**STUDY TEXT:**
○ ○ ○

It has been 20 years since the deadly tsunami struck, killing around 230,000 people across more than a dozen countries and causing unprecedented damage in India, Indonesia, Sri Lanka, Maldives and Thailand.

Dr K Sekar and Dr C Jayakumar, experts in Psychiatric Social Work (PSW), the National Institute of Mental Health & Neuro Sciences (NIMHANS), who, along with other mental health experts from NIMHANS, were at ground zero, narrated the impact of the deadly earthquake under the Indian Ocean on women and their mental health.

“Majority of victims (of the tsunami) were women. Most of them did not know how to swim. There was death, devastation, loss and raw emotions of people. They were angry with kadal (ocean), which they had looked upon historically as god till that fateful morning of December 26, 2004. In Cuddalore, there was a belief that tsunami was the wrath unleashed by the sea goddess after some menstruating women touched the sea,” said Dr Sekar.

○ ○ ○

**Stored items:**
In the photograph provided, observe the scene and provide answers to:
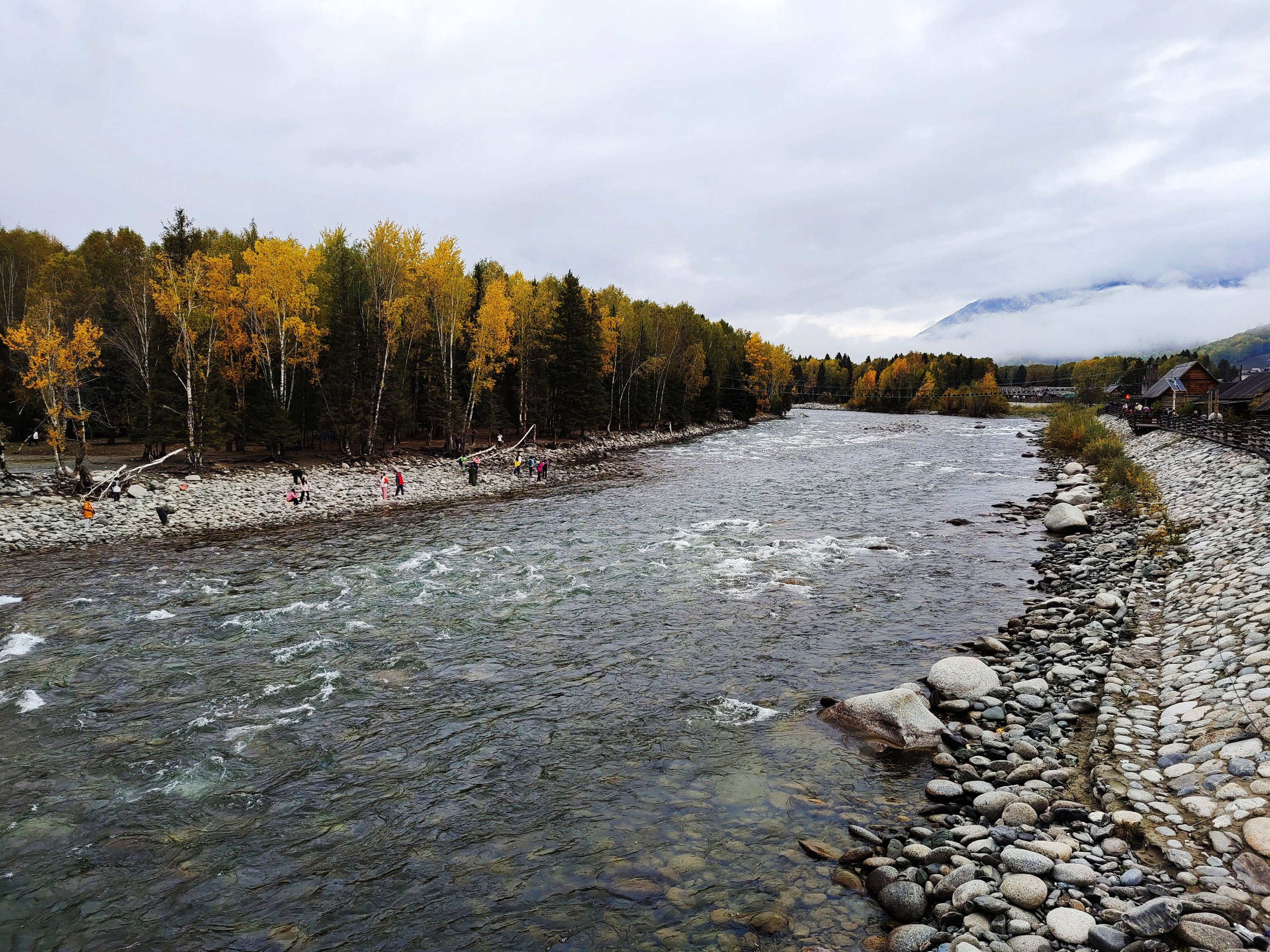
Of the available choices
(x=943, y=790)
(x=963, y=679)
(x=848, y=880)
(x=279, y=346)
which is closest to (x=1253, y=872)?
(x=943, y=790)

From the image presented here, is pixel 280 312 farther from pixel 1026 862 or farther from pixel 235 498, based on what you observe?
pixel 1026 862

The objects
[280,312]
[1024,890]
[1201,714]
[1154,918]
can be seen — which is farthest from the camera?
[280,312]

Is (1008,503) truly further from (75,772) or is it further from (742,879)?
(75,772)

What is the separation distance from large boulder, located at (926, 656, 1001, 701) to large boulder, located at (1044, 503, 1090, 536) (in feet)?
54.8

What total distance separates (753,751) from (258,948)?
729 centimetres

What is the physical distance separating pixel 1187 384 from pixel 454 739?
90806 millimetres

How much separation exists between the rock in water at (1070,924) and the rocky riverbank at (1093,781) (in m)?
0.02

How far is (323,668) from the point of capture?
44.8 feet

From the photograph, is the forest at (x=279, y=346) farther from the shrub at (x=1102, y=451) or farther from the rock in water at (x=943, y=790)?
the shrub at (x=1102, y=451)

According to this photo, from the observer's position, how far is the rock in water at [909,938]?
20.8ft

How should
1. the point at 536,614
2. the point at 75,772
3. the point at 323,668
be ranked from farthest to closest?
the point at 536,614 → the point at 323,668 → the point at 75,772

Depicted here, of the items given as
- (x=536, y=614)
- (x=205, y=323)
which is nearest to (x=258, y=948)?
(x=536, y=614)

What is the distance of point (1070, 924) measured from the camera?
241 inches

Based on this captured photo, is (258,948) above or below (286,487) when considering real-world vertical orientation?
below
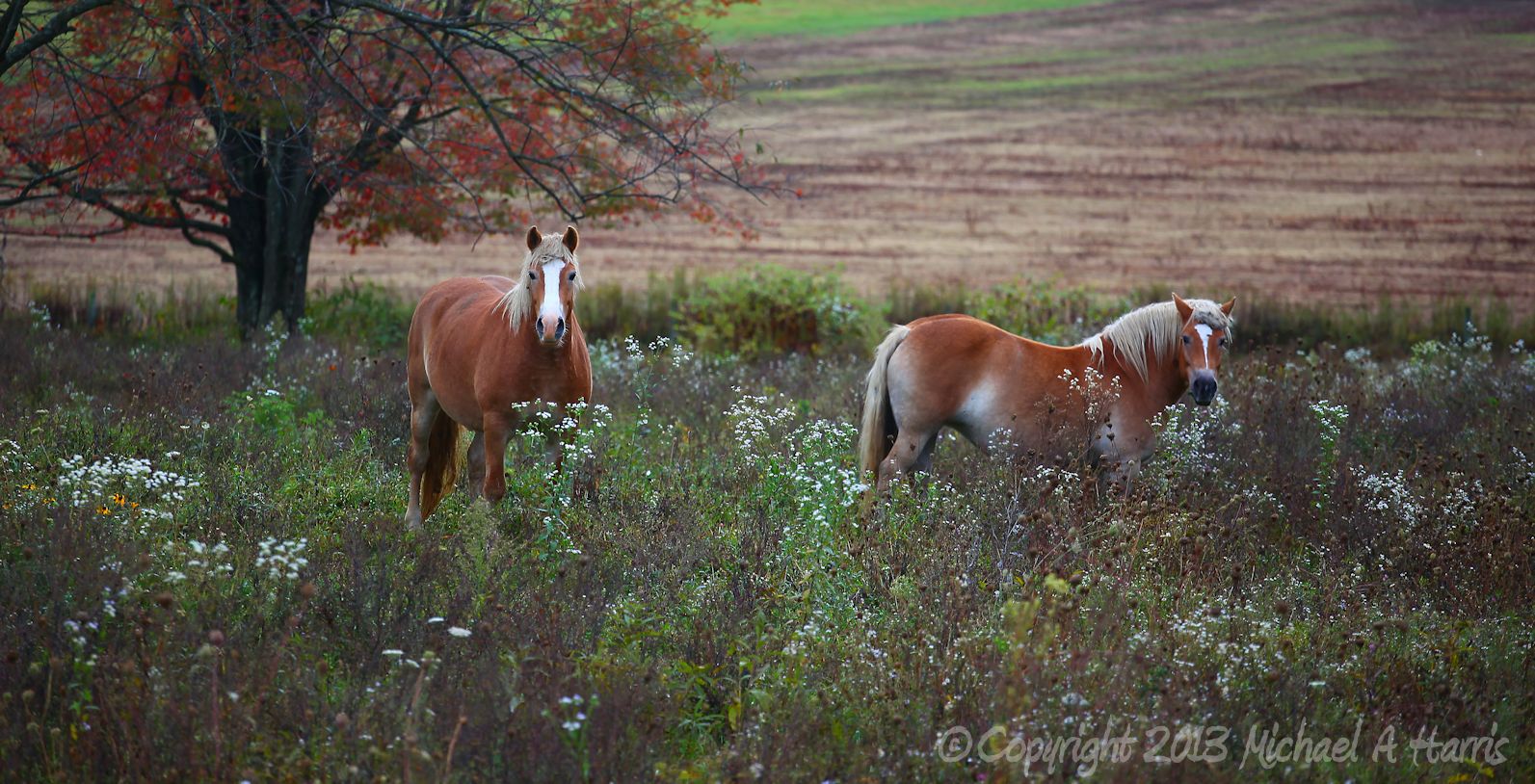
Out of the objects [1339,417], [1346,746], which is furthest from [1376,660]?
[1339,417]

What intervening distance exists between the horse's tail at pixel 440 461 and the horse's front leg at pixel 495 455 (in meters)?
0.78

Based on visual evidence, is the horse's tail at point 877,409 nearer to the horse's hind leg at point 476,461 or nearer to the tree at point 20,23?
the horse's hind leg at point 476,461

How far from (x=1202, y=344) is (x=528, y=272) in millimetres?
4109

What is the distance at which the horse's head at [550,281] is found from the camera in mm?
6180

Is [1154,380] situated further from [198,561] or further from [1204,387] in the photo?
[198,561]

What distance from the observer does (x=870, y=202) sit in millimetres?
27875

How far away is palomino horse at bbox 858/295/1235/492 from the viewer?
7270 millimetres

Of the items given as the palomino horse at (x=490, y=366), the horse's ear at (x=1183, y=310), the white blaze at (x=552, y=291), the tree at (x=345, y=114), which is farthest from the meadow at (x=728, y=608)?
the tree at (x=345, y=114)

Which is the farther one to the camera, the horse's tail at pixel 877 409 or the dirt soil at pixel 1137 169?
the dirt soil at pixel 1137 169

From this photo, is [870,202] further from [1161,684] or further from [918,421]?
[1161,684]

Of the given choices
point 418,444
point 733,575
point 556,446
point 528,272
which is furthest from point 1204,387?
point 418,444

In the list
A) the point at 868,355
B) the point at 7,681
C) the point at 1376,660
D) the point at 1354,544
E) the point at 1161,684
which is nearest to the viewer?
the point at 7,681

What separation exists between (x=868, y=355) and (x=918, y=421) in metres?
6.62

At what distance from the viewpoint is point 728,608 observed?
504 centimetres
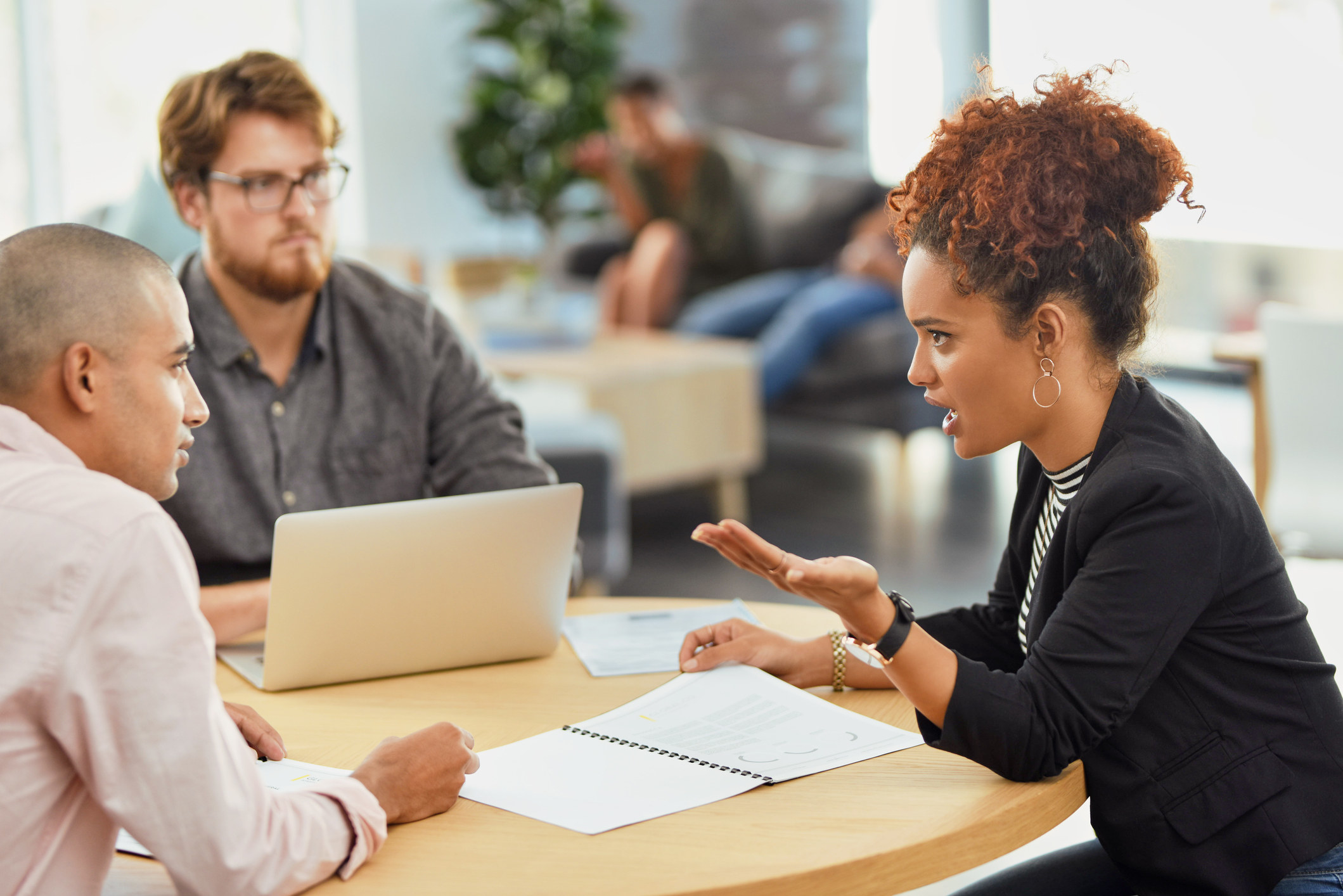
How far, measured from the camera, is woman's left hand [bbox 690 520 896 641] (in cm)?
103

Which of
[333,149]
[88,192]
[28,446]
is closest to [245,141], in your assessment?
[333,149]

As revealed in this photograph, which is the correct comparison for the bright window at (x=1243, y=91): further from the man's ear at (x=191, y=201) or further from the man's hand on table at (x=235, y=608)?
the man's hand on table at (x=235, y=608)

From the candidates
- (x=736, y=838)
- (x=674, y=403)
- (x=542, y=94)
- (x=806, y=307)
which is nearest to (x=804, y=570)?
(x=736, y=838)

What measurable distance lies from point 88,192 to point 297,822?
6.10m

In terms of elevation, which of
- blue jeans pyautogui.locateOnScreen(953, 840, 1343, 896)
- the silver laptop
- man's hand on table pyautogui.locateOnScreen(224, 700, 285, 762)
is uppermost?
the silver laptop

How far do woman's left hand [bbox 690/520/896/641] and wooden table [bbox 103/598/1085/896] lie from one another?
0.47 ft

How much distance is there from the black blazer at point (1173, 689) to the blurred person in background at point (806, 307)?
3.72 metres

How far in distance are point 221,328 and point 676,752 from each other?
38.8 inches

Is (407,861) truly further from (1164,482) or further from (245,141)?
(245,141)

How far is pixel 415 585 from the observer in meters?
1.34

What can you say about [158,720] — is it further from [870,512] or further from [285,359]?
[870,512]

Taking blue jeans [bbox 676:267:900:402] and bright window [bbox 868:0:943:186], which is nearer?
blue jeans [bbox 676:267:900:402]

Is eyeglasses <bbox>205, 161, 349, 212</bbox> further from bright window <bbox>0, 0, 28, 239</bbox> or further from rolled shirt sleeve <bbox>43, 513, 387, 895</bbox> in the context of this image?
bright window <bbox>0, 0, 28, 239</bbox>

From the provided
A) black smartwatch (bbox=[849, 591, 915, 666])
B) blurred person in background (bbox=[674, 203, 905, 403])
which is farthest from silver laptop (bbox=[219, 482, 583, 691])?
blurred person in background (bbox=[674, 203, 905, 403])
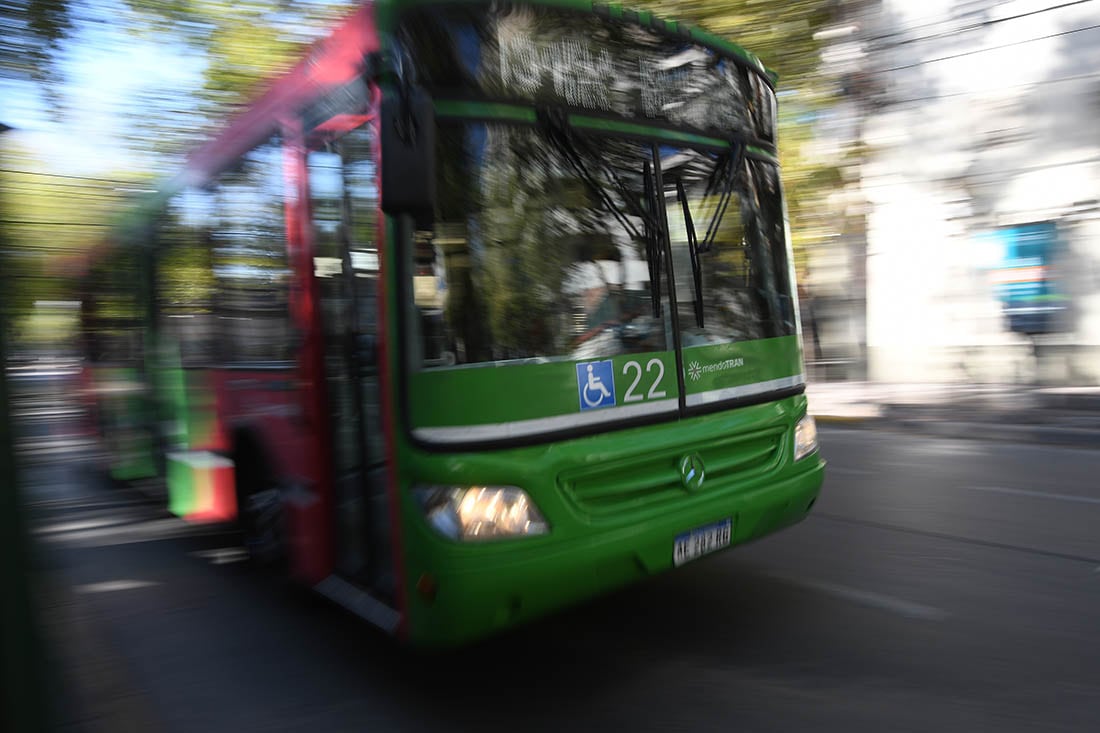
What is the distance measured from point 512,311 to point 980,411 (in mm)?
9735

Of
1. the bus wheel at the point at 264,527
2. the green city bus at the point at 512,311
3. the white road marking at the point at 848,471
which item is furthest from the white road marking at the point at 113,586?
the white road marking at the point at 848,471

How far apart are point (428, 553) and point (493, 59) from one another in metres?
1.86

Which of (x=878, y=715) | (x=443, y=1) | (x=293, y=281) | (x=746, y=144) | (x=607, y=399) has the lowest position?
(x=878, y=715)

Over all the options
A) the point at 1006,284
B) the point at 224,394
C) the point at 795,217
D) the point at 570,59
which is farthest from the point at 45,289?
the point at 1006,284

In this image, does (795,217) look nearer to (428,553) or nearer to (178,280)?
(178,280)

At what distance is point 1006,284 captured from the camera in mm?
14031

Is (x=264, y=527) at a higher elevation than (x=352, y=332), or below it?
below

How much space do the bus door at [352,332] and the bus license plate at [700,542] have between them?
1.18 metres

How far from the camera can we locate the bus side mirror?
3074 millimetres

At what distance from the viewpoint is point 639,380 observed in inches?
145

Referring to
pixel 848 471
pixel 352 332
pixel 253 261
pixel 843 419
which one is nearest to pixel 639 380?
pixel 352 332

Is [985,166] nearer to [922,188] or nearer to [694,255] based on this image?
[922,188]

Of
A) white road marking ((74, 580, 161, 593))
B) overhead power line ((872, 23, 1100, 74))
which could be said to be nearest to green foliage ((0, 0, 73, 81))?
white road marking ((74, 580, 161, 593))

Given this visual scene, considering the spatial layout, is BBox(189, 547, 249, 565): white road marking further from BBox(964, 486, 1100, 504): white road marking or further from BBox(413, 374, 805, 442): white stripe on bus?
BBox(964, 486, 1100, 504): white road marking
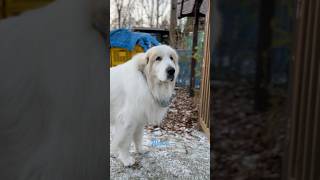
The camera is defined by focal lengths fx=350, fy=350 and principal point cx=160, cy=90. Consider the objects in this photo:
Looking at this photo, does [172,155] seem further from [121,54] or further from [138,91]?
[121,54]

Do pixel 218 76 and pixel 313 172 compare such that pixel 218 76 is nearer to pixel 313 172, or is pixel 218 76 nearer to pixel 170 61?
pixel 313 172

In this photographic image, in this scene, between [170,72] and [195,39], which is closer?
[170,72]

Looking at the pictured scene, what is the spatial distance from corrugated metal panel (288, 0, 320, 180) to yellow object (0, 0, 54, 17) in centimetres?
87

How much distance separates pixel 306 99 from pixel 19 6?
105 cm

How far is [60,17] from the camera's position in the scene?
49.6 inches

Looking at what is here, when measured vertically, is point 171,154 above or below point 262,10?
below

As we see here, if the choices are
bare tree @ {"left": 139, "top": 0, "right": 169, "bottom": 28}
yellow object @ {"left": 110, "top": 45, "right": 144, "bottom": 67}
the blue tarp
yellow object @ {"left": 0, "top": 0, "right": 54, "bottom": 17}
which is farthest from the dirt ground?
bare tree @ {"left": 139, "top": 0, "right": 169, "bottom": 28}

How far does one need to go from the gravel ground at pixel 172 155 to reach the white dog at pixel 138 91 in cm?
18

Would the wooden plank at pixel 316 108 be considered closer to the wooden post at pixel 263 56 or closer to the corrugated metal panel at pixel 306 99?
the corrugated metal panel at pixel 306 99

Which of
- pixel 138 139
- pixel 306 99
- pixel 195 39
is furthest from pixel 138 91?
pixel 195 39

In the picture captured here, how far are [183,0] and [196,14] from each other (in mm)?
1892

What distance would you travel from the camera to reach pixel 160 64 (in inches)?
137

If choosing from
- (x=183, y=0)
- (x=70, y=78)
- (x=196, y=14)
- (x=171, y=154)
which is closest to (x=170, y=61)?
(x=171, y=154)

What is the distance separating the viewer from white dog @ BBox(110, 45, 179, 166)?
3.48m
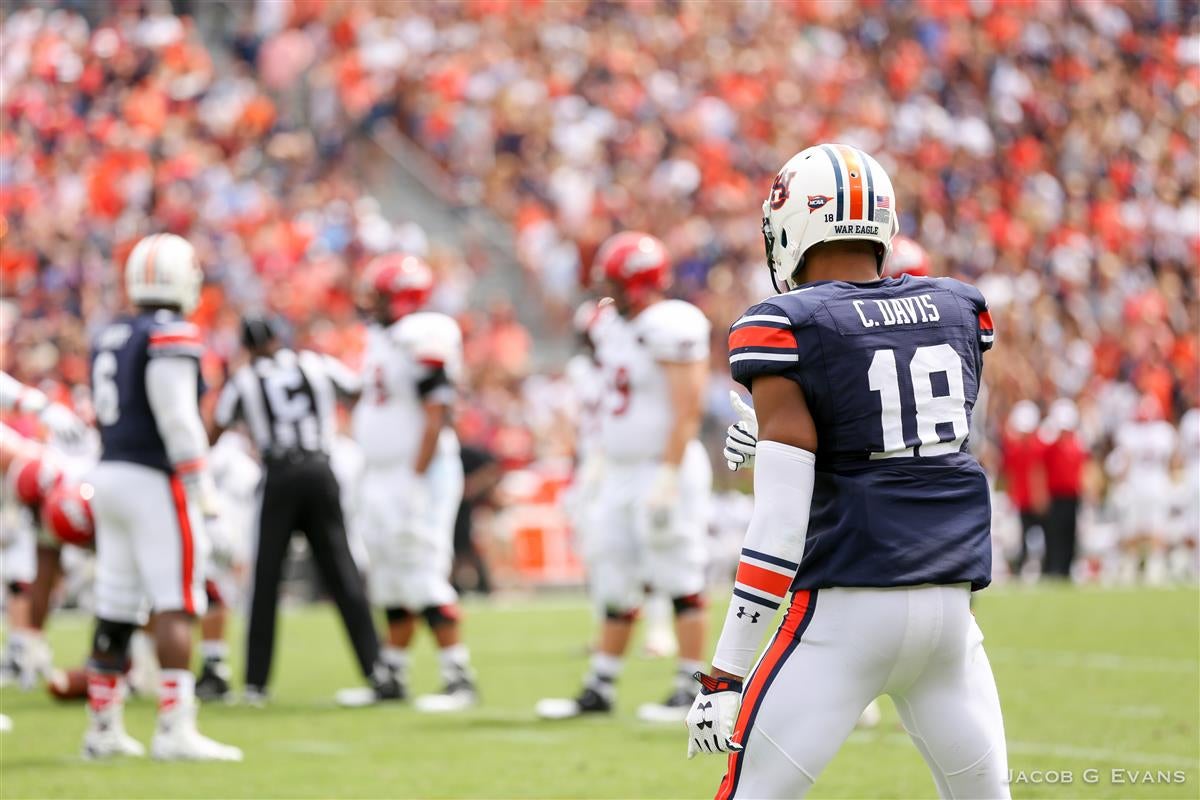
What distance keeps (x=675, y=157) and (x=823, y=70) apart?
4.08 meters

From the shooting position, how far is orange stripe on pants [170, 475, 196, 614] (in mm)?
7562

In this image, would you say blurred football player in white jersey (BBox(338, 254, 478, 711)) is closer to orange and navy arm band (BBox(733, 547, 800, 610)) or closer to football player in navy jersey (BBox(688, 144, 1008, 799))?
football player in navy jersey (BBox(688, 144, 1008, 799))

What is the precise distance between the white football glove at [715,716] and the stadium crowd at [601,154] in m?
11.9

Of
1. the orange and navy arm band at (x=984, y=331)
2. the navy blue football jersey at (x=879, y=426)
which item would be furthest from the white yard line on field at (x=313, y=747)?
the orange and navy arm band at (x=984, y=331)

○ ○ ○

**TASKS TO CARRY OUT:**
1. For each statement, say yes or no based on the article about the 2004 tsunami, and quote the words that settle it: (a) The tsunami killed around 230,000 people. (b) Dr Sekar said most victims knew how to swim. (c) In Cuddalore, some people believed the sea goddess caused the tsunami.
2. Shorten the paragraph of the tsunami article that begins "Dr K Sekar and Dr C Jayakumar," keeping its main facts.
3. Carry the tsunami article forward, starting after its last sentence.
The records have no part in this work.

**SOLVED TASKS:**
1.
(a) Yes: "killing around 230,000 people across more than a dozen countries"
(b) No: "Most of them did not know how to swim."
(c) Yes: "In Cuddalore, there was a belief that tsunami was the wrath unleashed by the sea goddess after some menstruating women touched the sea"

2. Dr K Sekar and Dr C Jayakumar, Psychiatric Social Work experts at NIMHANS, were at ground zero with other NIMHANS mental health experts. They described how the Indian Ocean earthquake affected women and their mental health.

3.
The tsunami exposed and tested the vulnerability of women like never before. “While many widowers got remarried, widow remarriage was not an easy option in many of the affected places except for some of those, who were childless and were given huge compensation by the government. This was in Nagapattinam,” he said.

“In some places in Kerala, women, who lost their children, were branded inauspicious by their families. After the first tide receded, it left behind a lot of fish on the seafloor. Ignorant of what lay ahead for them, these women with their kids went to pick up the fish and lost their little ones when the tide returned,” Sekar said.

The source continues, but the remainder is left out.